For some reason I did not see The Lovely Bones when it first came out. I don’t know why. But now that the hype has died down, I am glad that I didn’t.
There was so much press surrounding the release of the movie, Oscar buzz for Saoirse Ronan and the fans of the book coming out and declaring how excited they were to see it translated onto the big screen. Then came the reviews, and any I heard were not favourable. Maybe that was why I steered clear of the movie for a while. Whatever the reason, I am happy I did.
The Lovely Bones is the story of Susie Salmon (Ronan). She is murdered at the age of 14 and spends the next several years watching her family deal with her death and coming to terms with it herself. She is not quite in heaven, but as her young brother Buckley, so astutely observes, she is in the inbetween. Susie is frozen in time at the moment that she died; she never gets any older, but she watches her family grow and change without her.
Peter Jackson’s adaptation of Alice Sebold’s novel The Lovely Bones was one of the most anticipated films of recent times. Many people were interested to see what Jackson would do with material as ‘non epic’ as the book, especially after The Lord of the Rings trilogy and King Kong. Jackson manages to strike the perfect tome in this film. The tone of love and loss and the idea that there is little more than a veil or a pane of glass separating this world from the next.
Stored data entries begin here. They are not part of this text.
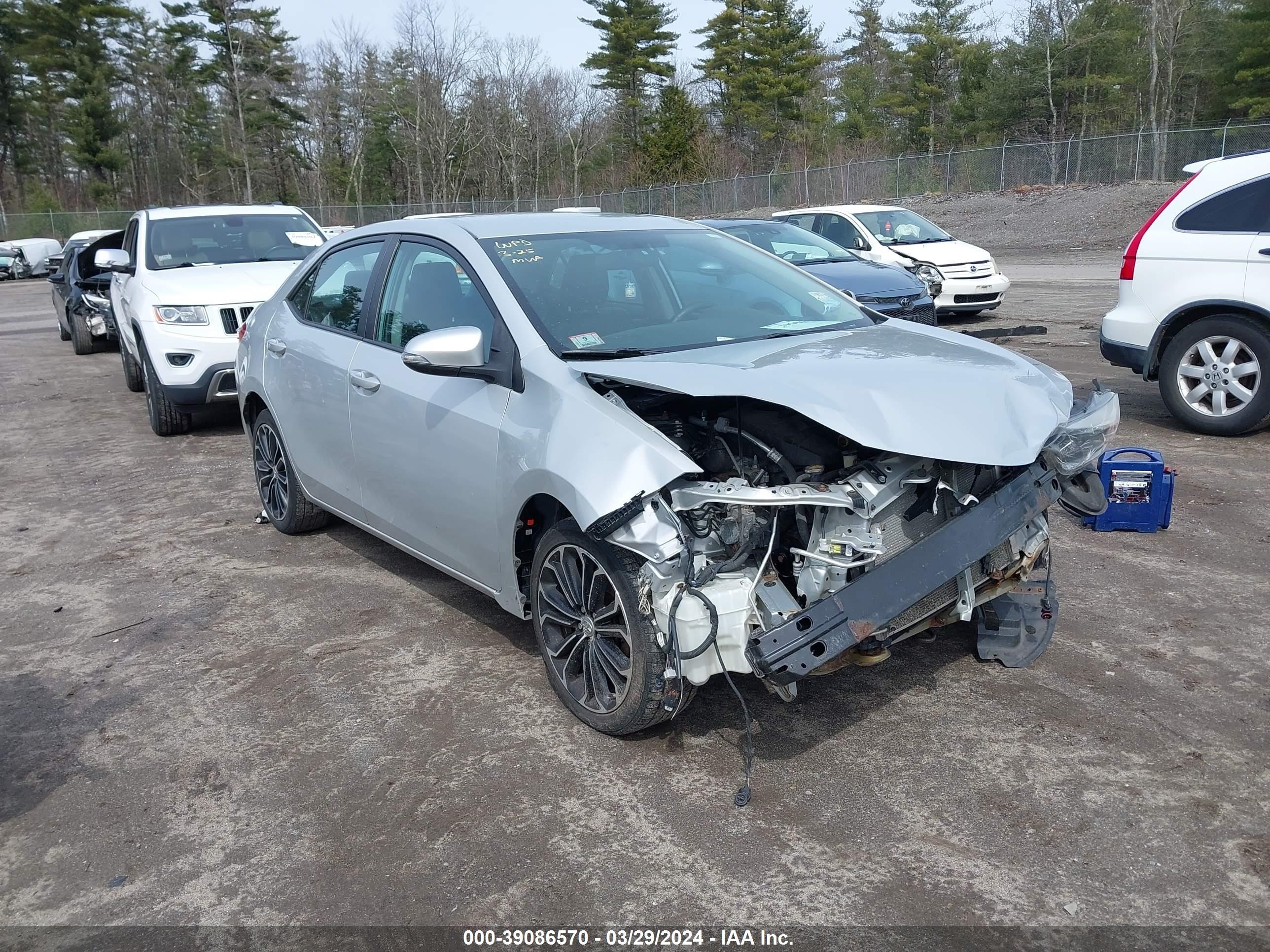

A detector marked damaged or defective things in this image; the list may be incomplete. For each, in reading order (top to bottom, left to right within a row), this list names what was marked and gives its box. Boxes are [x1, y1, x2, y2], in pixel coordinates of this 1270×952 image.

crumpled hood [140, 258, 306, 304]
crumpled hood [805, 256, 923, 298]
crumpled hood [887, 238, 986, 268]
damaged white sedan [236, 213, 1112, 737]
crumpled hood [584, 323, 1073, 467]
front-end collision damage [584, 378, 1120, 702]
detached front bumper [745, 463, 1065, 682]
broken headlight housing [1041, 388, 1120, 477]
The idea of heaven is a difficult one to capture on screen, like the idea of the future, as often it is going to be wrong. Or more correctly, people are going to disagree with it. The description of Susie’s heaven is fairly clearly laid out in Sebold’s book, but Jackson manages to translate it well onto the screen. The problem is, as was the problem with LOTR, sometimes it seems as though there is too much of a focus on the style of the movie, than the content. Happily, just as this is beginning to happen, as soon as the audience starts to feel that they are being drawn into CGI and over sentimental ideas of what happens to us after we die, we are brought back down to earth (literally) as Susie watches her family search for her killer.
Mark Wahlberg and Rachel Weisz don’t have a lot to do in the movie as this really is Susie’s story. There is a nice little undertone with Susie and her father as we watch him grieve. This draws attention to the nature of the father – daughter relationship and how it differs with Susie’s relationship with her mother.
The standout performance of the film really is Stanley Tucci as Susie’s neighbour, Mr Harvey. He is absolutely terrifying even though he is rarely anything but polite. It is in his glances and twitches that his nature is revealed and in this the fear of the character is created. We only ever see him lose his cool in the film once – when he actually drags Susie back into the room that he kills her in – but even this is not the scary part. It is the facade that he creates, the polite calm that is truly unnerving.
While the book is faithful in tone and to the main events of the book, many things have been changed. The sexual abuse of Susie is removed from the film, but implied, as is her murder as an event in itself. There is a lot of focus in the book on Ray Singh, but most of his story is removed from the film, apart from the fact that he was Susie’s first encounter with romance, a notion that she carries with her throughout the film. Other ideas like Susie’s mum’s affair with the policeman investigating her disappearance and Ray’s affair with Ruth are totally removed. The timeline of the film is also a lot shorter than that of the book.
One thing that could have been left out of the film is Susie’s ‘posession’ of her friend Ruth in order to talk to Ray. In the book this sequence is twee and slightly cringeworthy, and the same goes for the film, even though is is shortened slightly. It seems as though this scene is included in order to have a turning point that allows Susie to let go and move into heaven proper, but this could have been done in a much nicer and less cringey way by just allowing Susie’s mother to enter her bedroom and finally begin to pack it up. Susie’s physical presence in the house could have been the catalyst for her to go.
Overall the film is one of teen romance, of analysing a serial killer, of how a family copes with the loss of a loved one and of how that loved one copes with actually being dead and even though this sounds like a lot to cram into one film, it all fits together with surprising ease. The only complaint being the over CGIed notions of heaven, but even those can be forgiven for it is Susie’s watching of her family and narration of her afterlife that makes the film stand out from all the made for TV movies about the same thing.
A quiet little film from the director of epics. It is not going to change your ideas of heaven and hell, or even those of what a truly great movie can be, but definitely worth a watch in order to understand that not every film has to be loud and raucous. Sometimes greatness is in the quietness.